A homozygous missense variant was identified in PIGH (NM_004569.3:c.307T > C, p.Ser103Pro). No other candidate variant was identified on the exome sequencing. Given that variants in other components of the GPI biosynthesis pathway had previously been identified in individuals with developmental delay and other features, this variant was considered to be a good candidate gene to explain the delays in this individual. Moreover, the variant is very rare (rs776038451, MAF of 0.00001625 with four heterozygotes identified in gnomAD, no homozygotes), affects a residue highly conserved in other organisms (see Figure 1), and changes it for a proline which would significantly alter the protein structure (Bajaj et al., 2007). The variant has a CADD score of 27 which means that it is in the highest 1% of most deleterious variants in the genome, and is also predicted to be deleterious by SIFT (score 0.024, cutoff ≤0.05), and possibly damaging by Polyphen2 (HDIV score 0.896 (range for possibly damaging 0.453–0.956) and HVAR score 0.635 (range for possibly damaging 0.447–0.909)). The scores were obtained using wANNOVAR (Yang & Wang, 2015), which uses dbNSFP v3.0 (Liu, Wu, Li, & Boerwinkle, 2016). The variant has been entered in the LOVD mutation database for PIGH (https://www.lovd.nl/PIGH). The patient was enrolled after informed consent from the family in a research protocol approved by the Institutional Review Board of the CHU Sainte-Justine Research Center. We then examined whether the cell surface levels of GPI-AP were altered. As shown in Figure 1, CD16 at the cell surface of granulocytes was decreased by up to 51% when compared with both parents, who are asymptomatic, and each carry a heterozygous mutation. This result thus demonstrates that homozygosity of the Ser103Pro leads to a decreased ability to synthesize GPI anchored proteins.

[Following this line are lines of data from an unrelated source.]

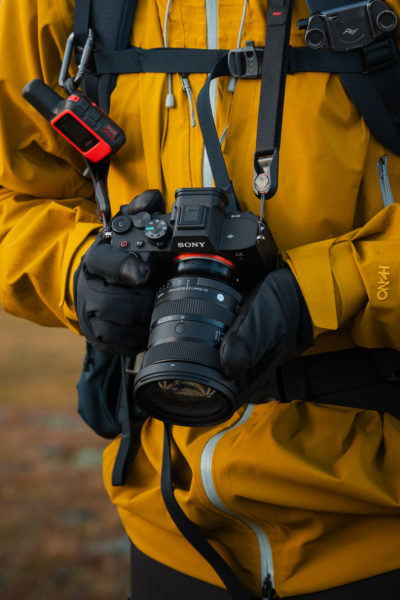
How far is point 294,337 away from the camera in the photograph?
1.18 meters

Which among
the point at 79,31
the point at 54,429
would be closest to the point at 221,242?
the point at 79,31

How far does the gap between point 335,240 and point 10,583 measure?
92.7 inches

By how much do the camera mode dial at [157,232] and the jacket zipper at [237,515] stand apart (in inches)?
14.6

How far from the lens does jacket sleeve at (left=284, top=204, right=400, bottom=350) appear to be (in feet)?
3.85

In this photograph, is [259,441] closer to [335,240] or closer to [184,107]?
[335,240]

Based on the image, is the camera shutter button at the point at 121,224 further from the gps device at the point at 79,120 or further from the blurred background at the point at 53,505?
the blurred background at the point at 53,505

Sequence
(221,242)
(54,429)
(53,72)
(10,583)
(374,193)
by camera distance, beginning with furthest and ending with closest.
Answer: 1. (54,429)
2. (10,583)
3. (53,72)
4. (374,193)
5. (221,242)

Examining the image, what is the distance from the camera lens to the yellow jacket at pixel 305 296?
1.21m

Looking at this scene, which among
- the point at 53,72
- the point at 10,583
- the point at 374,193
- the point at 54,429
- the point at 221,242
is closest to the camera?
the point at 221,242

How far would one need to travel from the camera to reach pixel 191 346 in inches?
41.8

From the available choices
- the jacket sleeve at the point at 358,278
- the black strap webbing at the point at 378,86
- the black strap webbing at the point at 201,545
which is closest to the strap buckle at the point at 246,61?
the black strap webbing at the point at 378,86

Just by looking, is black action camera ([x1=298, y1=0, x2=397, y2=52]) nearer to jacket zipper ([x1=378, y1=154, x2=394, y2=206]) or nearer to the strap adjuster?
the strap adjuster

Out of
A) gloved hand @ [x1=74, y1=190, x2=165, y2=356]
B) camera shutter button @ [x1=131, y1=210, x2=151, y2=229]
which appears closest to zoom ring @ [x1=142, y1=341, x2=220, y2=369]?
gloved hand @ [x1=74, y1=190, x2=165, y2=356]

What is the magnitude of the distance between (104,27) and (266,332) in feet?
2.31
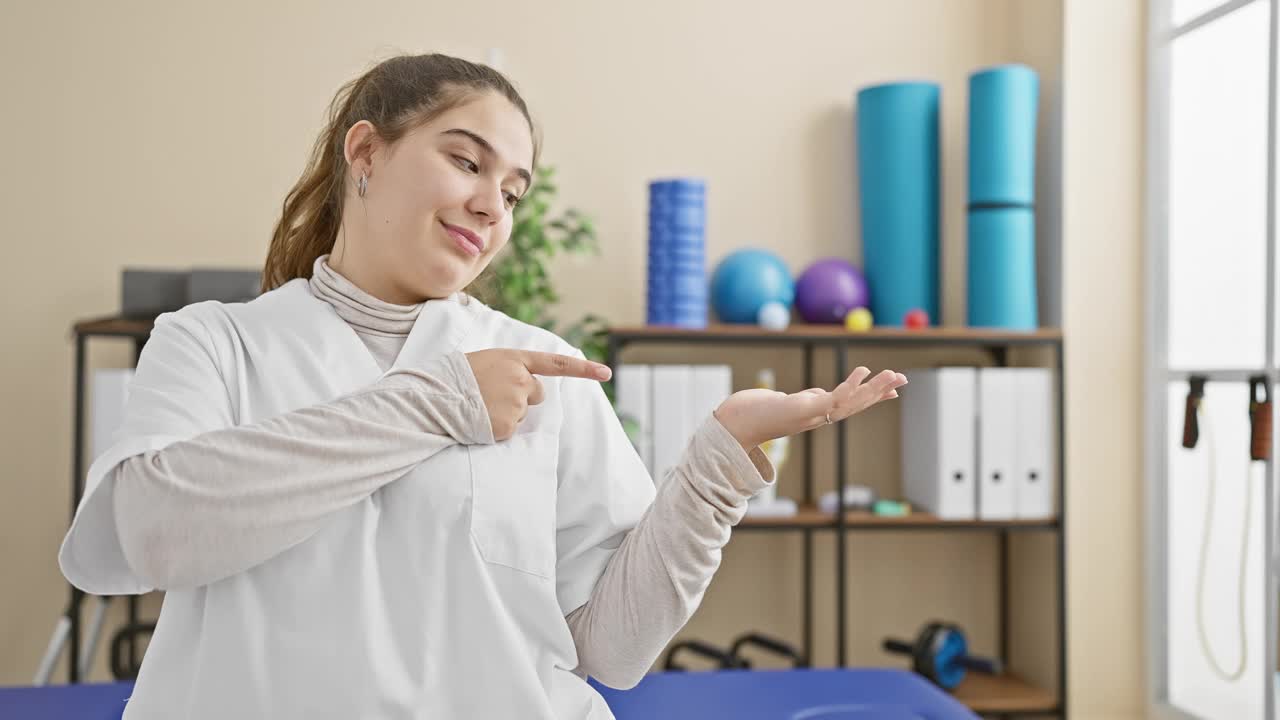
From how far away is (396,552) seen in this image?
95 centimetres

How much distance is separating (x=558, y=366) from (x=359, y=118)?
0.37m

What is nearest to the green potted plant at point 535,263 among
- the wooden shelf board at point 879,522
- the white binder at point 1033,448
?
the wooden shelf board at point 879,522

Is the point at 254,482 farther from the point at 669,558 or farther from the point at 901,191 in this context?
the point at 901,191

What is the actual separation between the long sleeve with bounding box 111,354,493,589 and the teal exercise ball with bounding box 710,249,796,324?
2368 mm

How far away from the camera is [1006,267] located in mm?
3176

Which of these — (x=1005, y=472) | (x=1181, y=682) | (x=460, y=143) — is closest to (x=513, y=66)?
(x=1005, y=472)

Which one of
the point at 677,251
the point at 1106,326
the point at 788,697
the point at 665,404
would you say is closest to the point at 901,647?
the point at 665,404

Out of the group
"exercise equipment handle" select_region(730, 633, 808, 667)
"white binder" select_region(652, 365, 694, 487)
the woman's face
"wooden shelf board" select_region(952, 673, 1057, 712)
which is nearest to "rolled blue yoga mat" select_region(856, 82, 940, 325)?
"white binder" select_region(652, 365, 694, 487)

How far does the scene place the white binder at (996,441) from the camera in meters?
3.11

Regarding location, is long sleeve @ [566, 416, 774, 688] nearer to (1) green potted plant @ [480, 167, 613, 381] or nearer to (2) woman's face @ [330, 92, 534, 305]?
(2) woman's face @ [330, 92, 534, 305]

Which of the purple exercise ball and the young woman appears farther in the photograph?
the purple exercise ball

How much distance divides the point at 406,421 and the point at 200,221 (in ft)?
8.81

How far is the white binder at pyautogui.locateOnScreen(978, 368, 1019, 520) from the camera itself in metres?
3.11

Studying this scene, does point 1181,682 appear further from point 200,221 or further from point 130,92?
point 130,92
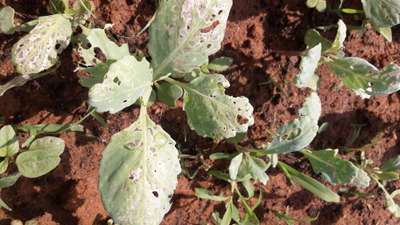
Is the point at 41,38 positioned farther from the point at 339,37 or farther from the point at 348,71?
the point at 348,71

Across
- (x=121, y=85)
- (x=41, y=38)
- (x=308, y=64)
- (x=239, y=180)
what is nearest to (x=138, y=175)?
(x=121, y=85)

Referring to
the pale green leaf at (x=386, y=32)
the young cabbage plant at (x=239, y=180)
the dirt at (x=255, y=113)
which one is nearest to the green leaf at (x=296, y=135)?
the young cabbage plant at (x=239, y=180)

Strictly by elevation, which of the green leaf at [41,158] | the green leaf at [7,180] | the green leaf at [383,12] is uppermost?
the green leaf at [383,12]

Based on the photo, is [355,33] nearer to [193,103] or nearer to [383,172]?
[383,172]

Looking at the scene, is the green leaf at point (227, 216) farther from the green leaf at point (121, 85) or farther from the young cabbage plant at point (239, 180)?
the green leaf at point (121, 85)

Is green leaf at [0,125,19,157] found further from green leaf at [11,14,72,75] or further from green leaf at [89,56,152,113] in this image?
green leaf at [89,56,152,113]

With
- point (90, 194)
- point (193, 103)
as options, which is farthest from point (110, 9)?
point (90, 194)
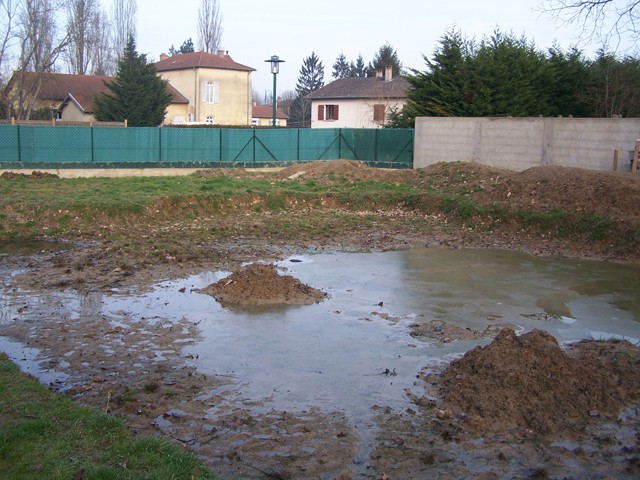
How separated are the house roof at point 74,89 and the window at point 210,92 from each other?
1.98m

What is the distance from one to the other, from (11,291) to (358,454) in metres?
7.73

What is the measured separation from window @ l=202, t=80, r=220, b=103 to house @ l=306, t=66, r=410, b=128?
7.67 meters

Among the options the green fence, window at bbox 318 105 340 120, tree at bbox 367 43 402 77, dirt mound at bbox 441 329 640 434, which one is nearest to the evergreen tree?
tree at bbox 367 43 402 77

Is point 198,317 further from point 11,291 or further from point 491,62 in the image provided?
point 491,62

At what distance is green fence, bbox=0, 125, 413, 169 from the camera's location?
90.8 feet

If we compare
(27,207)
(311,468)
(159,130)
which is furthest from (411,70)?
(311,468)

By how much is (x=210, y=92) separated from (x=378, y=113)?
14.6 metres

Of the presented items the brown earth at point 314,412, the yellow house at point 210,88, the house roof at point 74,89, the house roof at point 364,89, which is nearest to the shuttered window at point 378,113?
the house roof at point 364,89

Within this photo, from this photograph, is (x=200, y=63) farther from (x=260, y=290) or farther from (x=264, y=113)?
(x=260, y=290)

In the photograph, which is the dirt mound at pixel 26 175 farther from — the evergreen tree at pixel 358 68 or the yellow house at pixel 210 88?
the evergreen tree at pixel 358 68

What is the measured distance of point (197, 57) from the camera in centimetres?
5962

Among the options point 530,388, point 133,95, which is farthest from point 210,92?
point 530,388

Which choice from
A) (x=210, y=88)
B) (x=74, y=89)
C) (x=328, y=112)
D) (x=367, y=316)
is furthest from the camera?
(x=328, y=112)

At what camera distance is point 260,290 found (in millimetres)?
11336
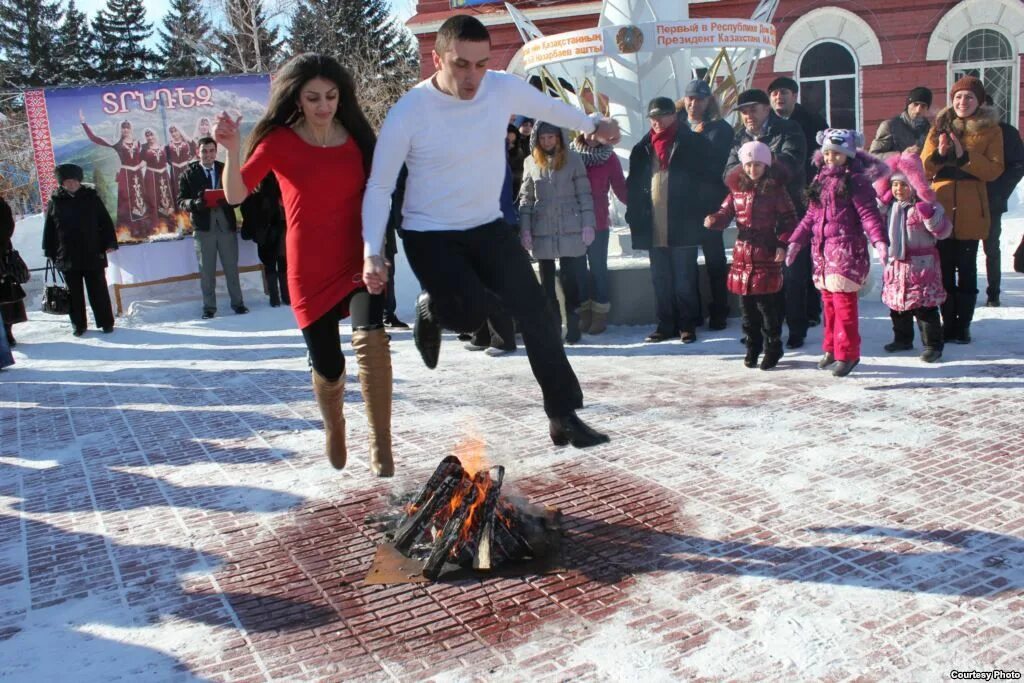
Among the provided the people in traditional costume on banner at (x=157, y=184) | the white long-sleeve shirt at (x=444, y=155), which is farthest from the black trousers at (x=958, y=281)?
the people in traditional costume on banner at (x=157, y=184)

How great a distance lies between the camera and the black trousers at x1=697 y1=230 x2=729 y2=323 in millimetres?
8648

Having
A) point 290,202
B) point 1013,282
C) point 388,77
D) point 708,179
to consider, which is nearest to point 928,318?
point 708,179

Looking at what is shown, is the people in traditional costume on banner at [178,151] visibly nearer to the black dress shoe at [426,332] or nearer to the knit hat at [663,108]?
the knit hat at [663,108]

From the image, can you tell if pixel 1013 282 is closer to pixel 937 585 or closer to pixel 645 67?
pixel 645 67

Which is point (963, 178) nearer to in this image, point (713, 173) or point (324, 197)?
point (713, 173)

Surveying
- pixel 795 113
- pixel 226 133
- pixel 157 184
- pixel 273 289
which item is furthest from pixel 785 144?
pixel 157 184

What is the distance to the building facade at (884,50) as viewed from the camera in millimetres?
19969

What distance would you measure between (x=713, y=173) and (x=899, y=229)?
1.71 meters

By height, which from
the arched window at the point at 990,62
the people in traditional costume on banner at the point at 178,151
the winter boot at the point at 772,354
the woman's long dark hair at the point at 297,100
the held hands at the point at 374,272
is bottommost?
the winter boot at the point at 772,354

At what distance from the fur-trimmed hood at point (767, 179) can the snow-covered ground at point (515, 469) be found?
4.62 feet

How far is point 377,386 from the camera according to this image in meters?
4.42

The gene encoding phosphatidylinositol glycan anchor biosynthesis class H (PIGH) was first cloned by Kamitani, Chang, Rollins, Waneck, and Yeh (1993). PIGH is an essential component of the GPI–N-Acetylglucosaminyltransferase (GPI–GlcNAc transferase) complex, also composed of the proteins PIGA, C, P, Q, and Y (Doering, Masterson, Englund, & Hart, 1989; Kinoshita, Inoue, & Murakami, 2014). Human diseases have been associated with mutations in other proteins of the complex. Acquired somatic mutations in the X-linked PIGA gene cause paroxysmal nocturnal hemoglobinuria (Takeda et al., 1993), characterized by complement-mediated destruction of red blood cells due to a loss of the protective GPI-anchored proteins CD55 and CD59 (Brodsky, 2008). Inherited mutations in PIGA cause an especially severe GPI-deficiency disorder, with half of the reported individuals passing away at a young age of liver failure and pneumonias following a severe epileptic encephalopathy. The phenotype can be milder for mutations in other genes encoding members of this complex. Of note, two siblings with mutations in PIGY (out of the four reported individuals to date) did not present with seizures or abnormal digit, and had normal alkaline phosphatase (Ilkovski et al., 2015; Knaus et al., 2018). Therefore, these individuals and the proband described here demonstrate how deleterious mutations in the GPI–GlcNAc transferase complex can lead to relatively milder phenotypes compared with other inherited GPI deficiency disorders. Thus, an increased index of suspicion is warranted for GPI-deficiency disorders, especially since in some cases, the epilepsy can respond to B6 supplementation (Kuki et al., 2013; Thompson et al., 2006).